Haunted Houses Scare Up More Business in Spite of Frightful Economy
Although many Americans feel economic woes have sucked the life blood out of them, thrill seekers have pumped millions of dollars into haunted attractions already this year, showing early indications of a strong 2010 Halloween "season."
According to the National Research Federation, the number of Americans planning to visit a haunted attraction this year spiked to 20.8 percent, up from 2009's 17 percent and just 14.9 percent five years ago.
Pennsylvania's newest haunted house, PennHurst Asylum, created traffic jams when it opened earlier this fall. Haunted House Association President Randy Bates credits more aggressive marketing campaigns among the 13 major haunted houses in the Philadelphia area with generating a record demand for tickets. Bates said ticket sales at his own haunt, the acclaimed Bates Motel, are comparable with 2009, in spite of several show-stopping storms early in this year's season.

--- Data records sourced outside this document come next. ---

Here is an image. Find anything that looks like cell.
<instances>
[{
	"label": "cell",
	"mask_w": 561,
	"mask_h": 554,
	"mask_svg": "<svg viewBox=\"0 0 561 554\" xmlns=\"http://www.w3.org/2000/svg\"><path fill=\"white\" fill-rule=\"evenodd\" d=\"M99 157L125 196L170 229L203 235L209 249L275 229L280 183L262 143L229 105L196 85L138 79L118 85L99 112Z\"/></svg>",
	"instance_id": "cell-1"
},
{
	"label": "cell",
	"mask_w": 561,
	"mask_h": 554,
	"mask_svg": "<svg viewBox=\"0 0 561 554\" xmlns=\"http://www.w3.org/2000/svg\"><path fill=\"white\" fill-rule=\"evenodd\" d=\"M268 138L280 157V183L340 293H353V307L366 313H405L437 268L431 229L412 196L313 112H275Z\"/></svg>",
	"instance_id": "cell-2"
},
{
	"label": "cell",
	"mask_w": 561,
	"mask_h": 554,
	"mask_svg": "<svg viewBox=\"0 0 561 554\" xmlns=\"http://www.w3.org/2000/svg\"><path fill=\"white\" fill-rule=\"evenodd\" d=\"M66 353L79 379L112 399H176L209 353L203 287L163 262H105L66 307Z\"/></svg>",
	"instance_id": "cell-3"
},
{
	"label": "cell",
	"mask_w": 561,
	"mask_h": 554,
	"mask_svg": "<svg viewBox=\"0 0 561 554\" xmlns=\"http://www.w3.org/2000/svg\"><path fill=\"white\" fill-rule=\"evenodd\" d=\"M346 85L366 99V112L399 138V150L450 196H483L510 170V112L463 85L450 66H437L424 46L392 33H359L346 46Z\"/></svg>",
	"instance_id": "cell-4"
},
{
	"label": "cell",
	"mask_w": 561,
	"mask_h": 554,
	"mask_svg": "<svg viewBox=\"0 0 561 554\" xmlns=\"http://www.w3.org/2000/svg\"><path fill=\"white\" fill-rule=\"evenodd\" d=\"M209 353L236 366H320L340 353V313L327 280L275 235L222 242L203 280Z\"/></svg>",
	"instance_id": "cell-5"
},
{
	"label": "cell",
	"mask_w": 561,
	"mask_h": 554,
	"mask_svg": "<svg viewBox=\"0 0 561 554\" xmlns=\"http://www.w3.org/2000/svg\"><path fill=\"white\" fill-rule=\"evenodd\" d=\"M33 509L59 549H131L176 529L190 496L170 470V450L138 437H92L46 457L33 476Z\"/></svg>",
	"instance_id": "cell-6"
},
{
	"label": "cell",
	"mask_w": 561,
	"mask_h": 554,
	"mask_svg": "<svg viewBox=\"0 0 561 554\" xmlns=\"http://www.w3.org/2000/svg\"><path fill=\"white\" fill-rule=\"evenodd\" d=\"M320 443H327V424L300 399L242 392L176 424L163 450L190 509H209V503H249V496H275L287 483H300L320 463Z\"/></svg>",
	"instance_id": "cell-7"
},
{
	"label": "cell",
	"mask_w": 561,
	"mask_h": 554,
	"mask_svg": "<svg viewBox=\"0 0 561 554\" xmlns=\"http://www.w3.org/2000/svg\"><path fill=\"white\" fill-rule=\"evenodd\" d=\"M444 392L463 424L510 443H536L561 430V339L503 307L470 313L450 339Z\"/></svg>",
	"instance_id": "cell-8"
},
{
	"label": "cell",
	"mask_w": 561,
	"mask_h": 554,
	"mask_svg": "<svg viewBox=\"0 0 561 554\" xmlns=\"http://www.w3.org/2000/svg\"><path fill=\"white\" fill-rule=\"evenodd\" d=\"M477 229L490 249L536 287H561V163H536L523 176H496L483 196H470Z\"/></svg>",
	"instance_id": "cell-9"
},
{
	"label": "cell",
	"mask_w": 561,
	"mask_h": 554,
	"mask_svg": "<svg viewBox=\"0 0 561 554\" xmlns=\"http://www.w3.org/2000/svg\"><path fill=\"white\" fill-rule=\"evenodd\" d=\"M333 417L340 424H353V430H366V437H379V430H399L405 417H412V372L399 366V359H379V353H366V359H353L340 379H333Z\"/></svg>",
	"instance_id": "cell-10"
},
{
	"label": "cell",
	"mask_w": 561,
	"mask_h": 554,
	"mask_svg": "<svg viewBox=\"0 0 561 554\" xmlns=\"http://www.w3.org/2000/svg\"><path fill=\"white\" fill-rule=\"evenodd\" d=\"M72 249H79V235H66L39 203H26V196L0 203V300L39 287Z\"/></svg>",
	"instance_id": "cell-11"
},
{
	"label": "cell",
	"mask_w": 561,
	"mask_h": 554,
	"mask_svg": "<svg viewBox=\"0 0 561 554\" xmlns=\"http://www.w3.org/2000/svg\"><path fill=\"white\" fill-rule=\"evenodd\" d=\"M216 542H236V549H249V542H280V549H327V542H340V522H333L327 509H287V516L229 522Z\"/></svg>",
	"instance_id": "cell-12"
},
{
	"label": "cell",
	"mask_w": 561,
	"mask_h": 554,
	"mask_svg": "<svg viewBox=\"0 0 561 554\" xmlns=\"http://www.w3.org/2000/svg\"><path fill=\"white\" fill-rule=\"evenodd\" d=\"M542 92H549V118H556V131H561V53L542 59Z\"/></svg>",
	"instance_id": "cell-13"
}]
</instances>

"In addition to this marketing investment, haunted houses traditionally see more visitors in a down economy," said Bates. "People need to find a release; an unrealistic fantasy place to take their minds away from problems. And that's precisely what we work so hard all year to provide."
Dan McCullough, who has owned the House of Torment in Austin, Texas, for nine years, and just launched a new haunt in San Antonio called The 13th Floor, concurs.
"Hollywood and video games are helping drive the phenomenon that has spiked interest in the horror genre," said McCullough. "In turn, the haunts are becoming more Hollywood-like with more spectacular effects with CGI, and creative illusions that create a buzz on social networks and generate more demand."
Professional operators like McCullough enjoy today's virtual benefits, as well. Owners from Philadelphia and Kansas City, to Atlanta and Austin, say website traffic and online ticket sales are higher than ever this season.
Ben Armstrong, owner of Netherworld Haunted Attractions in Atlanta, Georgia, tempers this year's positive early results with the fact that business at commercial haunts traditionally builds through Halloween. The real proof of a banner year will be seen in the remaining weeks, he said.